編み物教室は約一時間半で、終わった。また参加したいと言ってくれた人や満足そうに帰っていく人がたくさんいたので、アリエスはこのイベントにやりがいを感じていた。
「お疲れ様です。アリエス様。大盛況でしたね。」
客を見送ったデュランが話しかけてきた。
「そうだね。またやりたいね。」
アリエスは笑顔でデュランに返事をした。
「アリエス様・・・大分変わりましたね。何というか以前より表情が豊かになったというか・・・」
デュランは少しためらったように言った。すると、横から、ジュリーが入ってきてアリエスの手を握ってから言った。

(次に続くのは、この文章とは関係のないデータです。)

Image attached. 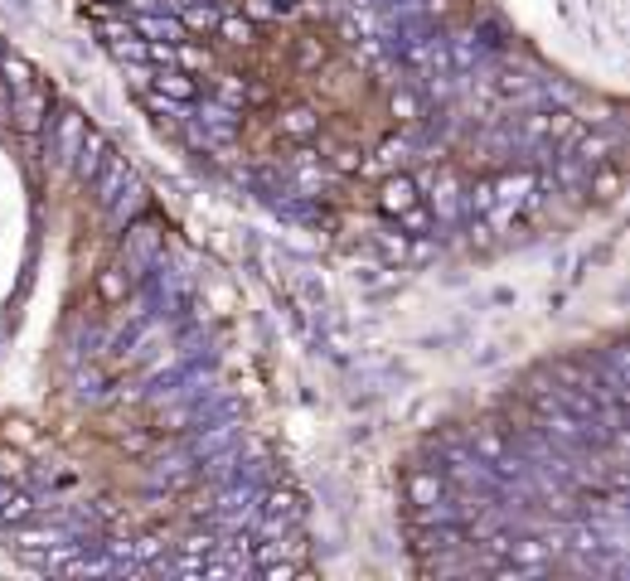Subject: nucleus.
I'll use <instances>...</instances> for the list:
<instances>
[]
</instances>
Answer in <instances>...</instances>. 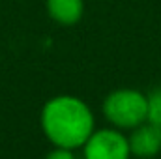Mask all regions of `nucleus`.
Listing matches in <instances>:
<instances>
[{
    "label": "nucleus",
    "mask_w": 161,
    "mask_h": 159,
    "mask_svg": "<svg viewBox=\"0 0 161 159\" xmlns=\"http://www.w3.org/2000/svg\"><path fill=\"white\" fill-rule=\"evenodd\" d=\"M129 140L116 129H101L84 142V159H129Z\"/></svg>",
    "instance_id": "3"
},
{
    "label": "nucleus",
    "mask_w": 161,
    "mask_h": 159,
    "mask_svg": "<svg viewBox=\"0 0 161 159\" xmlns=\"http://www.w3.org/2000/svg\"><path fill=\"white\" fill-rule=\"evenodd\" d=\"M47 13L58 25L73 26L80 21L84 13V2L82 0H47Z\"/></svg>",
    "instance_id": "5"
},
{
    "label": "nucleus",
    "mask_w": 161,
    "mask_h": 159,
    "mask_svg": "<svg viewBox=\"0 0 161 159\" xmlns=\"http://www.w3.org/2000/svg\"><path fill=\"white\" fill-rule=\"evenodd\" d=\"M41 127L58 148H79L94 133V116L88 105L73 96H58L45 103Z\"/></svg>",
    "instance_id": "1"
},
{
    "label": "nucleus",
    "mask_w": 161,
    "mask_h": 159,
    "mask_svg": "<svg viewBox=\"0 0 161 159\" xmlns=\"http://www.w3.org/2000/svg\"><path fill=\"white\" fill-rule=\"evenodd\" d=\"M107 120L122 129H135L148 120V96L133 88L111 92L103 101Z\"/></svg>",
    "instance_id": "2"
},
{
    "label": "nucleus",
    "mask_w": 161,
    "mask_h": 159,
    "mask_svg": "<svg viewBox=\"0 0 161 159\" xmlns=\"http://www.w3.org/2000/svg\"><path fill=\"white\" fill-rule=\"evenodd\" d=\"M161 127V88H156L148 94V120Z\"/></svg>",
    "instance_id": "6"
},
{
    "label": "nucleus",
    "mask_w": 161,
    "mask_h": 159,
    "mask_svg": "<svg viewBox=\"0 0 161 159\" xmlns=\"http://www.w3.org/2000/svg\"><path fill=\"white\" fill-rule=\"evenodd\" d=\"M127 140H129V150L133 156L150 159L161 152V127L156 123L144 122L133 129Z\"/></svg>",
    "instance_id": "4"
},
{
    "label": "nucleus",
    "mask_w": 161,
    "mask_h": 159,
    "mask_svg": "<svg viewBox=\"0 0 161 159\" xmlns=\"http://www.w3.org/2000/svg\"><path fill=\"white\" fill-rule=\"evenodd\" d=\"M45 159H75V156L69 148H58L56 146V150H53Z\"/></svg>",
    "instance_id": "7"
}]
</instances>
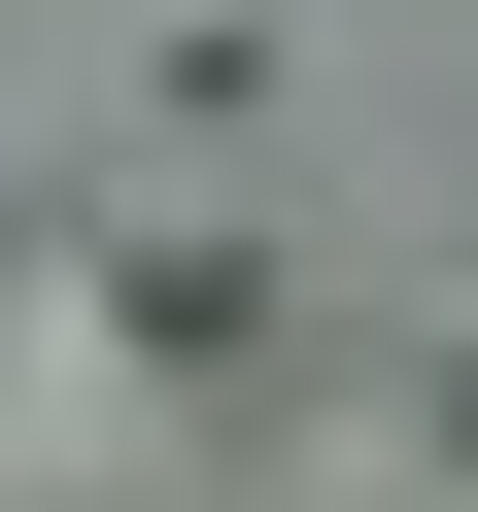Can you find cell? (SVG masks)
<instances>
[{
    "label": "cell",
    "mask_w": 478,
    "mask_h": 512,
    "mask_svg": "<svg viewBox=\"0 0 478 512\" xmlns=\"http://www.w3.org/2000/svg\"><path fill=\"white\" fill-rule=\"evenodd\" d=\"M444 444H478V308H444Z\"/></svg>",
    "instance_id": "7a4b0ae2"
},
{
    "label": "cell",
    "mask_w": 478,
    "mask_h": 512,
    "mask_svg": "<svg viewBox=\"0 0 478 512\" xmlns=\"http://www.w3.org/2000/svg\"><path fill=\"white\" fill-rule=\"evenodd\" d=\"M103 342H171V376H239V342H274V205H103Z\"/></svg>",
    "instance_id": "6da1fadb"
}]
</instances>
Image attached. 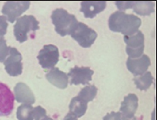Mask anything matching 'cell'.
<instances>
[{
    "label": "cell",
    "mask_w": 157,
    "mask_h": 120,
    "mask_svg": "<svg viewBox=\"0 0 157 120\" xmlns=\"http://www.w3.org/2000/svg\"><path fill=\"white\" fill-rule=\"evenodd\" d=\"M141 19L133 14L117 11L109 16V27L112 31L120 32L124 36H130L137 32L141 26Z\"/></svg>",
    "instance_id": "1"
},
{
    "label": "cell",
    "mask_w": 157,
    "mask_h": 120,
    "mask_svg": "<svg viewBox=\"0 0 157 120\" xmlns=\"http://www.w3.org/2000/svg\"><path fill=\"white\" fill-rule=\"evenodd\" d=\"M55 31L61 36L71 35L78 24V20L74 15H71L63 8L55 9L51 15Z\"/></svg>",
    "instance_id": "2"
},
{
    "label": "cell",
    "mask_w": 157,
    "mask_h": 120,
    "mask_svg": "<svg viewBox=\"0 0 157 120\" xmlns=\"http://www.w3.org/2000/svg\"><path fill=\"white\" fill-rule=\"evenodd\" d=\"M39 29V22L33 15H23L16 20L14 26V34L16 39L21 43L28 40V35L33 36L35 30Z\"/></svg>",
    "instance_id": "3"
},
{
    "label": "cell",
    "mask_w": 157,
    "mask_h": 120,
    "mask_svg": "<svg viewBox=\"0 0 157 120\" xmlns=\"http://www.w3.org/2000/svg\"><path fill=\"white\" fill-rule=\"evenodd\" d=\"M71 36L82 48H90L94 43L98 37V34L93 29L90 28L87 24L78 22L76 28L72 31Z\"/></svg>",
    "instance_id": "4"
},
{
    "label": "cell",
    "mask_w": 157,
    "mask_h": 120,
    "mask_svg": "<svg viewBox=\"0 0 157 120\" xmlns=\"http://www.w3.org/2000/svg\"><path fill=\"white\" fill-rule=\"evenodd\" d=\"M124 41L126 44V53L130 58H140L144 54V36L142 31L138 30L133 35L124 36Z\"/></svg>",
    "instance_id": "5"
},
{
    "label": "cell",
    "mask_w": 157,
    "mask_h": 120,
    "mask_svg": "<svg viewBox=\"0 0 157 120\" xmlns=\"http://www.w3.org/2000/svg\"><path fill=\"white\" fill-rule=\"evenodd\" d=\"M59 58V48L52 44L44 46L37 56V59L44 69H52L58 63Z\"/></svg>",
    "instance_id": "6"
},
{
    "label": "cell",
    "mask_w": 157,
    "mask_h": 120,
    "mask_svg": "<svg viewBox=\"0 0 157 120\" xmlns=\"http://www.w3.org/2000/svg\"><path fill=\"white\" fill-rule=\"evenodd\" d=\"M29 7V1H7L5 3L1 13L7 18L10 23H14Z\"/></svg>",
    "instance_id": "7"
},
{
    "label": "cell",
    "mask_w": 157,
    "mask_h": 120,
    "mask_svg": "<svg viewBox=\"0 0 157 120\" xmlns=\"http://www.w3.org/2000/svg\"><path fill=\"white\" fill-rule=\"evenodd\" d=\"M22 55L16 48H10L9 56L4 61L6 72L10 76H18L23 73Z\"/></svg>",
    "instance_id": "8"
},
{
    "label": "cell",
    "mask_w": 157,
    "mask_h": 120,
    "mask_svg": "<svg viewBox=\"0 0 157 120\" xmlns=\"http://www.w3.org/2000/svg\"><path fill=\"white\" fill-rule=\"evenodd\" d=\"M15 106V95L10 88L0 83V117L9 116Z\"/></svg>",
    "instance_id": "9"
},
{
    "label": "cell",
    "mask_w": 157,
    "mask_h": 120,
    "mask_svg": "<svg viewBox=\"0 0 157 120\" xmlns=\"http://www.w3.org/2000/svg\"><path fill=\"white\" fill-rule=\"evenodd\" d=\"M94 71L90 67L86 66H78L75 65L73 68L70 69L68 76L71 78V84L79 85V84H89L92 80V75Z\"/></svg>",
    "instance_id": "10"
},
{
    "label": "cell",
    "mask_w": 157,
    "mask_h": 120,
    "mask_svg": "<svg viewBox=\"0 0 157 120\" xmlns=\"http://www.w3.org/2000/svg\"><path fill=\"white\" fill-rule=\"evenodd\" d=\"M151 65L150 58L143 54L140 58H128L126 60V67L130 73H132L135 76H138L144 74Z\"/></svg>",
    "instance_id": "11"
},
{
    "label": "cell",
    "mask_w": 157,
    "mask_h": 120,
    "mask_svg": "<svg viewBox=\"0 0 157 120\" xmlns=\"http://www.w3.org/2000/svg\"><path fill=\"white\" fill-rule=\"evenodd\" d=\"M138 108V97L135 93H129L124 98L121 107L120 113L123 118H130L135 116Z\"/></svg>",
    "instance_id": "12"
},
{
    "label": "cell",
    "mask_w": 157,
    "mask_h": 120,
    "mask_svg": "<svg viewBox=\"0 0 157 120\" xmlns=\"http://www.w3.org/2000/svg\"><path fill=\"white\" fill-rule=\"evenodd\" d=\"M15 99L17 102L22 104L33 105L35 102L33 92L24 83H18L15 86Z\"/></svg>",
    "instance_id": "13"
},
{
    "label": "cell",
    "mask_w": 157,
    "mask_h": 120,
    "mask_svg": "<svg viewBox=\"0 0 157 120\" xmlns=\"http://www.w3.org/2000/svg\"><path fill=\"white\" fill-rule=\"evenodd\" d=\"M80 12L83 13L86 18H94L96 15L102 11L107 6L105 1H82L80 4Z\"/></svg>",
    "instance_id": "14"
},
{
    "label": "cell",
    "mask_w": 157,
    "mask_h": 120,
    "mask_svg": "<svg viewBox=\"0 0 157 120\" xmlns=\"http://www.w3.org/2000/svg\"><path fill=\"white\" fill-rule=\"evenodd\" d=\"M47 81L59 89H66L69 84V76L59 68L53 67L45 75Z\"/></svg>",
    "instance_id": "15"
},
{
    "label": "cell",
    "mask_w": 157,
    "mask_h": 120,
    "mask_svg": "<svg viewBox=\"0 0 157 120\" xmlns=\"http://www.w3.org/2000/svg\"><path fill=\"white\" fill-rule=\"evenodd\" d=\"M134 13L139 15H149L155 12V2L151 1H134Z\"/></svg>",
    "instance_id": "16"
},
{
    "label": "cell",
    "mask_w": 157,
    "mask_h": 120,
    "mask_svg": "<svg viewBox=\"0 0 157 120\" xmlns=\"http://www.w3.org/2000/svg\"><path fill=\"white\" fill-rule=\"evenodd\" d=\"M69 108H70L71 113L75 115L77 118H80L84 116V114L86 113L87 108H88V103L82 101L81 99H79L77 96V97L72 98V100L71 101Z\"/></svg>",
    "instance_id": "17"
},
{
    "label": "cell",
    "mask_w": 157,
    "mask_h": 120,
    "mask_svg": "<svg viewBox=\"0 0 157 120\" xmlns=\"http://www.w3.org/2000/svg\"><path fill=\"white\" fill-rule=\"evenodd\" d=\"M134 82L137 89L140 90H147L154 83V77L150 71H146L143 75L135 76Z\"/></svg>",
    "instance_id": "18"
},
{
    "label": "cell",
    "mask_w": 157,
    "mask_h": 120,
    "mask_svg": "<svg viewBox=\"0 0 157 120\" xmlns=\"http://www.w3.org/2000/svg\"><path fill=\"white\" fill-rule=\"evenodd\" d=\"M97 92L98 88L95 85H87L78 92V97L88 103L94 100V98L97 96Z\"/></svg>",
    "instance_id": "19"
},
{
    "label": "cell",
    "mask_w": 157,
    "mask_h": 120,
    "mask_svg": "<svg viewBox=\"0 0 157 120\" xmlns=\"http://www.w3.org/2000/svg\"><path fill=\"white\" fill-rule=\"evenodd\" d=\"M16 118L18 120H33V107L27 104L19 106L16 111Z\"/></svg>",
    "instance_id": "20"
},
{
    "label": "cell",
    "mask_w": 157,
    "mask_h": 120,
    "mask_svg": "<svg viewBox=\"0 0 157 120\" xmlns=\"http://www.w3.org/2000/svg\"><path fill=\"white\" fill-rule=\"evenodd\" d=\"M10 48L11 47H7L6 45V41L5 38L0 39V63H4L6 58L9 56Z\"/></svg>",
    "instance_id": "21"
},
{
    "label": "cell",
    "mask_w": 157,
    "mask_h": 120,
    "mask_svg": "<svg viewBox=\"0 0 157 120\" xmlns=\"http://www.w3.org/2000/svg\"><path fill=\"white\" fill-rule=\"evenodd\" d=\"M47 116L46 110L42 108L41 106H36L33 108V120H40L42 119L44 117Z\"/></svg>",
    "instance_id": "22"
},
{
    "label": "cell",
    "mask_w": 157,
    "mask_h": 120,
    "mask_svg": "<svg viewBox=\"0 0 157 120\" xmlns=\"http://www.w3.org/2000/svg\"><path fill=\"white\" fill-rule=\"evenodd\" d=\"M7 18L5 15H0V39L4 38L7 30Z\"/></svg>",
    "instance_id": "23"
},
{
    "label": "cell",
    "mask_w": 157,
    "mask_h": 120,
    "mask_svg": "<svg viewBox=\"0 0 157 120\" xmlns=\"http://www.w3.org/2000/svg\"><path fill=\"white\" fill-rule=\"evenodd\" d=\"M116 5L117 6V8L119 9V11H122L124 12L126 9H129V8H132L133 7V5H134V1H117L115 2Z\"/></svg>",
    "instance_id": "24"
},
{
    "label": "cell",
    "mask_w": 157,
    "mask_h": 120,
    "mask_svg": "<svg viewBox=\"0 0 157 120\" xmlns=\"http://www.w3.org/2000/svg\"><path fill=\"white\" fill-rule=\"evenodd\" d=\"M103 120H122V116L120 112H111L106 115Z\"/></svg>",
    "instance_id": "25"
},
{
    "label": "cell",
    "mask_w": 157,
    "mask_h": 120,
    "mask_svg": "<svg viewBox=\"0 0 157 120\" xmlns=\"http://www.w3.org/2000/svg\"><path fill=\"white\" fill-rule=\"evenodd\" d=\"M64 120H78V118H77L75 115H73L72 113L69 112V113L65 116Z\"/></svg>",
    "instance_id": "26"
},
{
    "label": "cell",
    "mask_w": 157,
    "mask_h": 120,
    "mask_svg": "<svg viewBox=\"0 0 157 120\" xmlns=\"http://www.w3.org/2000/svg\"><path fill=\"white\" fill-rule=\"evenodd\" d=\"M122 120H143V118L142 117H132L130 118H123L122 117Z\"/></svg>",
    "instance_id": "27"
},
{
    "label": "cell",
    "mask_w": 157,
    "mask_h": 120,
    "mask_svg": "<svg viewBox=\"0 0 157 120\" xmlns=\"http://www.w3.org/2000/svg\"><path fill=\"white\" fill-rule=\"evenodd\" d=\"M40 120H53L52 118H51L50 117H48V116H45V117H44L42 119H40Z\"/></svg>",
    "instance_id": "28"
}]
</instances>
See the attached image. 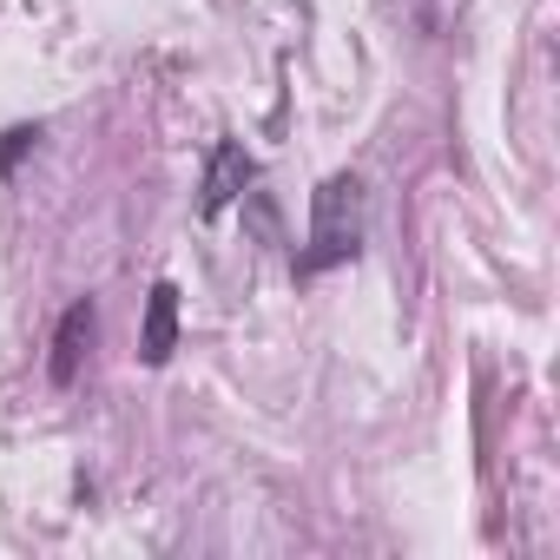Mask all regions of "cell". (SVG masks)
Masks as SVG:
<instances>
[{
  "instance_id": "cell-1",
  "label": "cell",
  "mask_w": 560,
  "mask_h": 560,
  "mask_svg": "<svg viewBox=\"0 0 560 560\" xmlns=\"http://www.w3.org/2000/svg\"><path fill=\"white\" fill-rule=\"evenodd\" d=\"M363 250V178L337 172L311 198V244L298 250V277H324L337 264H357Z\"/></svg>"
},
{
  "instance_id": "cell-5",
  "label": "cell",
  "mask_w": 560,
  "mask_h": 560,
  "mask_svg": "<svg viewBox=\"0 0 560 560\" xmlns=\"http://www.w3.org/2000/svg\"><path fill=\"white\" fill-rule=\"evenodd\" d=\"M34 145H40V126H8V132H0V178H8Z\"/></svg>"
},
{
  "instance_id": "cell-4",
  "label": "cell",
  "mask_w": 560,
  "mask_h": 560,
  "mask_svg": "<svg viewBox=\"0 0 560 560\" xmlns=\"http://www.w3.org/2000/svg\"><path fill=\"white\" fill-rule=\"evenodd\" d=\"M178 350V284L172 277H159V284L145 291V324H139V363L145 370H165Z\"/></svg>"
},
{
  "instance_id": "cell-3",
  "label": "cell",
  "mask_w": 560,
  "mask_h": 560,
  "mask_svg": "<svg viewBox=\"0 0 560 560\" xmlns=\"http://www.w3.org/2000/svg\"><path fill=\"white\" fill-rule=\"evenodd\" d=\"M93 330H100V311H93V298L67 304V317H60V330H54V357H47V376H54V389H73V383H80V363H86V350H93Z\"/></svg>"
},
{
  "instance_id": "cell-2",
  "label": "cell",
  "mask_w": 560,
  "mask_h": 560,
  "mask_svg": "<svg viewBox=\"0 0 560 560\" xmlns=\"http://www.w3.org/2000/svg\"><path fill=\"white\" fill-rule=\"evenodd\" d=\"M257 178V159L237 145V139H218L211 145V159H205V185H198V218H224L237 198H244V185Z\"/></svg>"
}]
</instances>
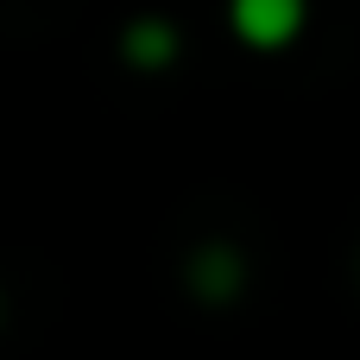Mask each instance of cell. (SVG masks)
<instances>
[{"label":"cell","mask_w":360,"mask_h":360,"mask_svg":"<svg viewBox=\"0 0 360 360\" xmlns=\"http://www.w3.org/2000/svg\"><path fill=\"white\" fill-rule=\"evenodd\" d=\"M247 278H253L247 253H240L234 240H221V234H209V240H196V247L184 253V291H190L202 310L240 304V297H247Z\"/></svg>","instance_id":"obj_1"},{"label":"cell","mask_w":360,"mask_h":360,"mask_svg":"<svg viewBox=\"0 0 360 360\" xmlns=\"http://www.w3.org/2000/svg\"><path fill=\"white\" fill-rule=\"evenodd\" d=\"M228 25L247 51H285L310 25V0H228Z\"/></svg>","instance_id":"obj_2"},{"label":"cell","mask_w":360,"mask_h":360,"mask_svg":"<svg viewBox=\"0 0 360 360\" xmlns=\"http://www.w3.org/2000/svg\"><path fill=\"white\" fill-rule=\"evenodd\" d=\"M177 57H184L177 19H165V13H133V19L120 25V63H127V70L165 76V70H177Z\"/></svg>","instance_id":"obj_3"},{"label":"cell","mask_w":360,"mask_h":360,"mask_svg":"<svg viewBox=\"0 0 360 360\" xmlns=\"http://www.w3.org/2000/svg\"><path fill=\"white\" fill-rule=\"evenodd\" d=\"M0 323H6V297H0Z\"/></svg>","instance_id":"obj_4"},{"label":"cell","mask_w":360,"mask_h":360,"mask_svg":"<svg viewBox=\"0 0 360 360\" xmlns=\"http://www.w3.org/2000/svg\"><path fill=\"white\" fill-rule=\"evenodd\" d=\"M354 278H360V253H354Z\"/></svg>","instance_id":"obj_5"}]
</instances>
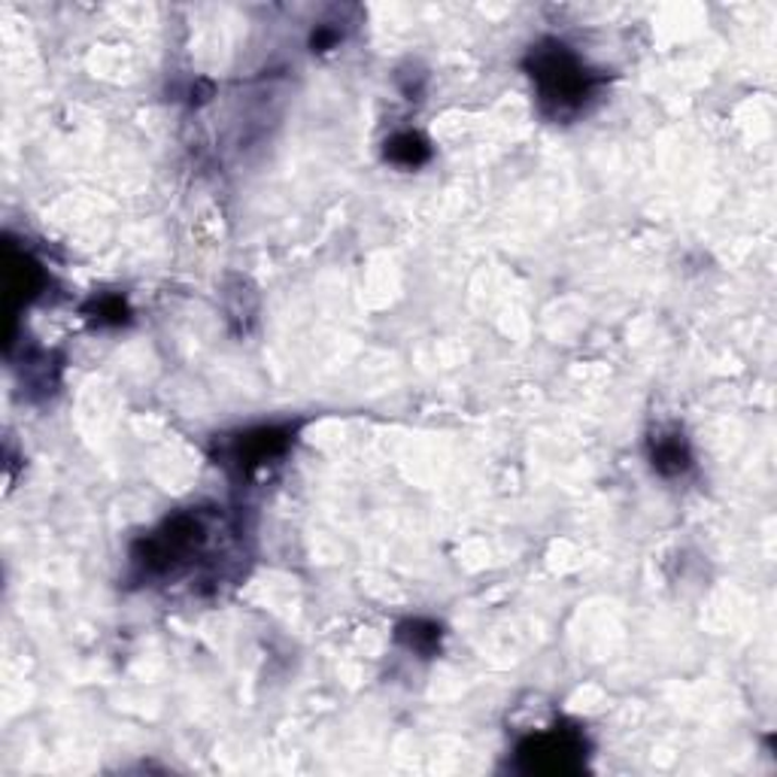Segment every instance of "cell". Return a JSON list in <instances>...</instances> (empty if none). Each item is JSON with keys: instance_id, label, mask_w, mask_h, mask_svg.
<instances>
[{"instance_id": "cell-1", "label": "cell", "mask_w": 777, "mask_h": 777, "mask_svg": "<svg viewBox=\"0 0 777 777\" xmlns=\"http://www.w3.org/2000/svg\"><path fill=\"white\" fill-rule=\"evenodd\" d=\"M526 68L538 88L543 112H550L555 119L581 110L596 92V73L586 68L565 43L541 40L538 46H531Z\"/></svg>"}, {"instance_id": "cell-2", "label": "cell", "mask_w": 777, "mask_h": 777, "mask_svg": "<svg viewBox=\"0 0 777 777\" xmlns=\"http://www.w3.org/2000/svg\"><path fill=\"white\" fill-rule=\"evenodd\" d=\"M519 768L523 772H541V775H569L577 772L586 756V741L577 729H550L541 736L526 738L519 750Z\"/></svg>"}, {"instance_id": "cell-3", "label": "cell", "mask_w": 777, "mask_h": 777, "mask_svg": "<svg viewBox=\"0 0 777 777\" xmlns=\"http://www.w3.org/2000/svg\"><path fill=\"white\" fill-rule=\"evenodd\" d=\"M295 431L279 429V426H264V429H252L237 434L235 444H231V462H235L240 471H255L267 462L279 458L291 446Z\"/></svg>"}, {"instance_id": "cell-4", "label": "cell", "mask_w": 777, "mask_h": 777, "mask_svg": "<svg viewBox=\"0 0 777 777\" xmlns=\"http://www.w3.org/2000/svg\"><path fill=\"white\" fill-rule=\"evenodd\" d=\"M43 289V271L40 264L28 259L25 252H15L10 247V255H7V295L10 301H19V304H31Z\"/></svg>"}, {"instance_id": "cell-5", "label": "cell", "mask_w": 777, "mask_h": 777, "mask_svg": "<svg viewBox=\"0 0 777 777\" xmlns=\"http://www.w3.org/2000/svg\"><path fill=\"white\" fill-rule=\"evenodd\" d=\"M650 458L653 468L662 474V477H678L683 474L690 465H693V456H690V446L683 441V434H659L650 446Z\"/></svg>"}, {"instance_id": "cell-6", "label": "cell", "mask_w": 777, "mask_h": 777, "mask_svg": "<svg viewBox=\"0 0 777 777\" xmlns=\"http://www.w3.org/2000/svg\"><path fill=\"white\" fill-rule=\"evenodd\" d=\"M429 143L419 138V134H414V131H402V134H395L392 140H386V158L392 162V165H402V167H419L429 162Z\"/></svg>"}, {"instance_id": "cell-7", "label": "cell", "mask_w": 777, "mask_h": 777, "mask_svg": "<svg viewBox=\"0 0 777 777\" xmlns=\"http://www.w3.org/2000/svg\"><path fill=\"white\" fill-rule=\"evenodd\" d=\"M398 641L407 650L431 656L441 644V625L429 623V620H407L404 625H398Z\"/></svg>"}, {"instance_id": "cell-8", "label": "cell", "mask_w": 777, "mask_h": 777, "mask_svg": "<svg viewBox=\"0 0 777 777\" xmlns=\"http://www.w3.org/2000/svg\"><path fill=\"white\" fill-rule=\"evenodd\" d=\"M95 313H97V322H112V325H119V322L128 320V310L122 298H100V301L95 304Z\"/></svg>"}]
</instances>
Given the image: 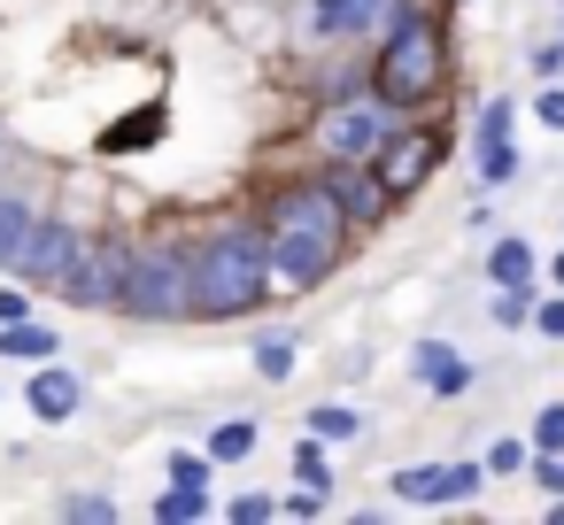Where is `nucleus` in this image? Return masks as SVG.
Listing matches in <instances>:
<instances>
[{
	"mask_svg": "<svg viewBox=\"0 0 564 525\" xmlns=\"http://www.w3.org/2000/svg\"><path fill=\"white\" fill-rule=\"evenodd\" d=\"M24 409H32L40 425H70V417L86 409V379H78L70 363H32V379H24Z\"/></svg>",
	"mask_w": 564,
	"mask_h": 525,
	"instance_id": "9b49d317",
	"label": "nucleus"
},
{
	"mask_svg": "<svg viewBox=\"0 0 564 525\" xmlns=\"http://www.w3.org/2000/svg\"><path fill=\"white\" fill-rule=\"evenodd\" d=\"M387 502H394V510H441V463H402V471H387Z\"/></svg>",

「お嬢様は変わりました。以前は目立つことはやりたがらなかったのに、自分からこれをやりたいなんて! 私は嬉しいです!
私は、以前のお嬢様も今のお嬢様も好きです! 特に今は輝いているようにも感じます!」
アリエスにはなぜ自分が以前より生き生きしているのかが分かっていた。没落前のアリエスの記憶は大分薄いので、よく分からない。
(でも。それはきっと・・・)
「いい仲間に囲まれて、自分のしたいことができているから。長年の願いが叶ったから。だから、こうしていられるんだよ! きっと!」
「お嬢様―! 私、一生ついて行きます!」
「アリエス様に仕えることができることを嬉しく思います!」
ジュリーとデュランが笑顔でそう言った。ずっとこんな風に誰かと笑いながら同じ時間を共有することを前世から望んでいた。それが今かなったような気がした。
「二人ともありがとう。これからもよろしくね!」
アリエスは再び笑顔をむけた。白黒だった目の前の世界が徐々に鮮やかな色に染まっていくように感じた。